__Stored data entries__
+===+

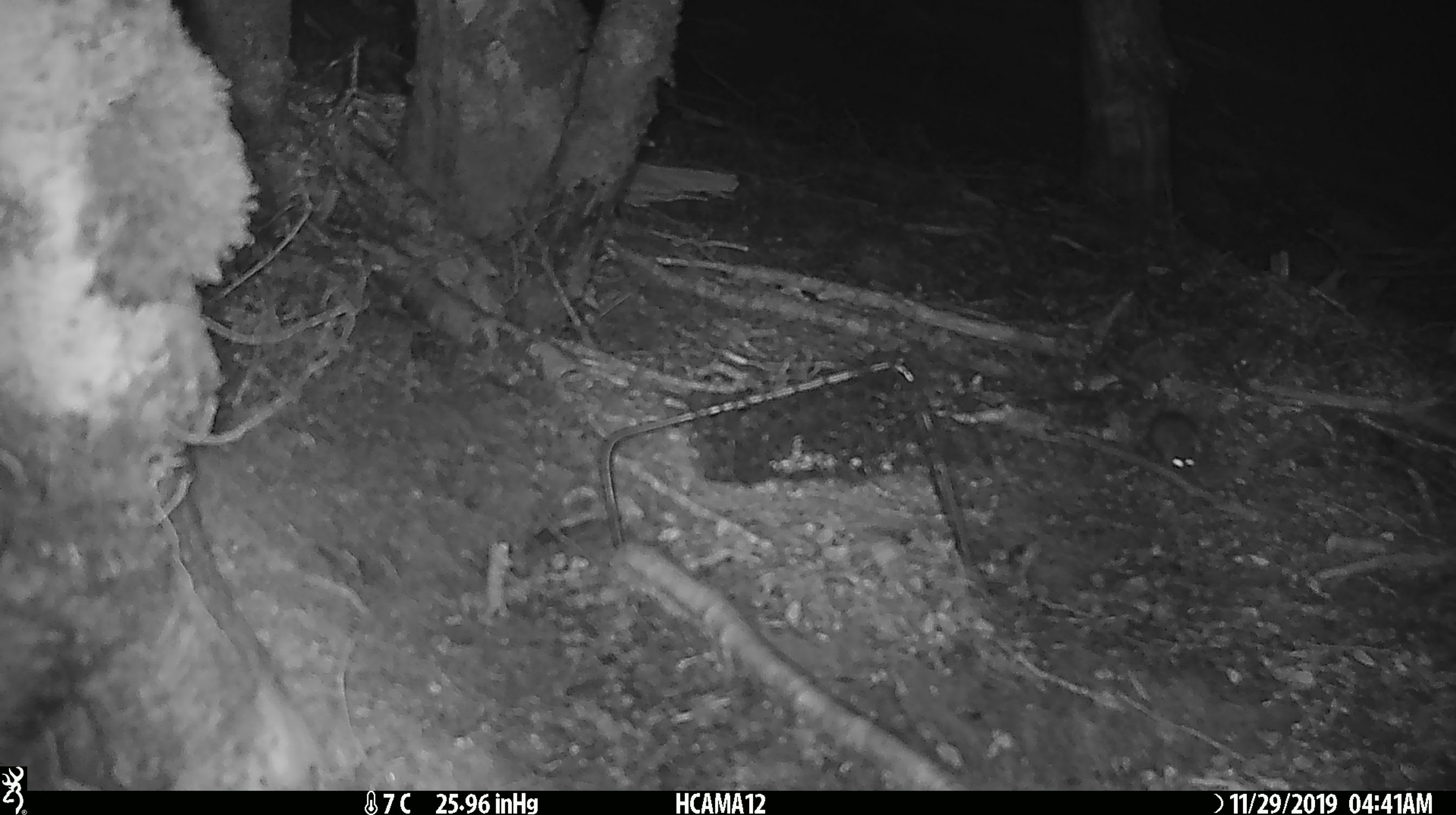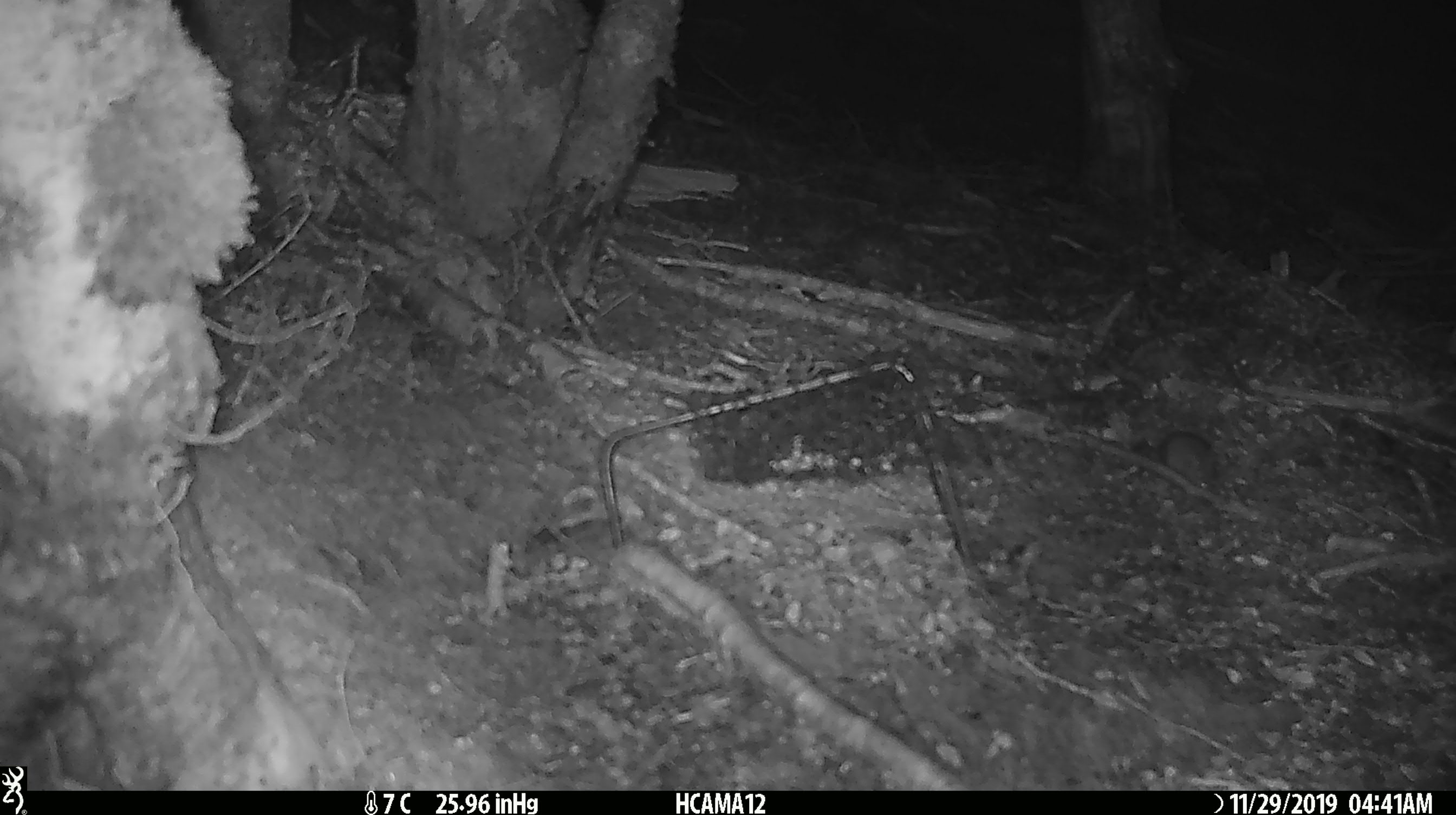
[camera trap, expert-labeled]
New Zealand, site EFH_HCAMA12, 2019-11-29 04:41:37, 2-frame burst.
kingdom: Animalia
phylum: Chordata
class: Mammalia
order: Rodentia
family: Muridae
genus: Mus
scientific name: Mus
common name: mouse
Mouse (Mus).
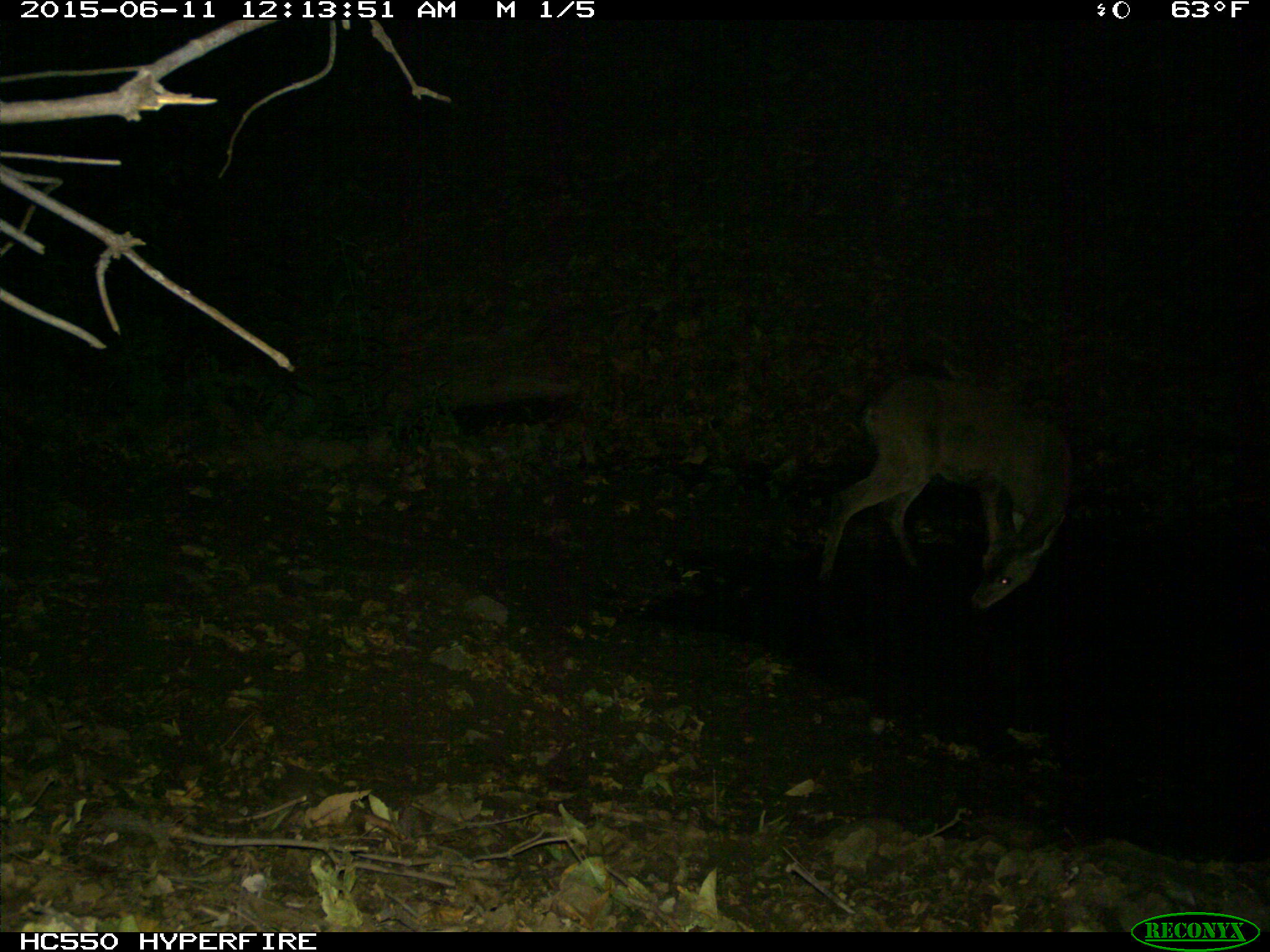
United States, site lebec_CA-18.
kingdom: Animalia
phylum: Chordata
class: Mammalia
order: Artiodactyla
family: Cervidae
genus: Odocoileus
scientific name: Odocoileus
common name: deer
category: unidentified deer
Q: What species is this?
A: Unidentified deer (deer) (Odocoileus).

+===+

__Work task__
Make an exact copy of the records, pictures excluded.

__Answer to the exercise__
[camera trap, expert-labeled]
New Zealand, site EFH_HCAMA12, 2019-11-29 04:41:37, 2-frame burst.
kingdom: Animalia
phylum: Chordata
class: Mammalia
order: Rodentia
family: Muridae
genus: Mus
scientific name: Mus
common name: mouse
Mouse (Mus).
United States, site lebec_CA-18.
kingdom: Animalia
phylum: Chordata
class: Mammalia
order: Artiodactyla
family: Cervidae
genus: Odocoileus
scientific name: Odocoileus
common name: deer
category: unidentified deer
Q: What species is this?
A: Unidentified deer (deer) (Odocoileus).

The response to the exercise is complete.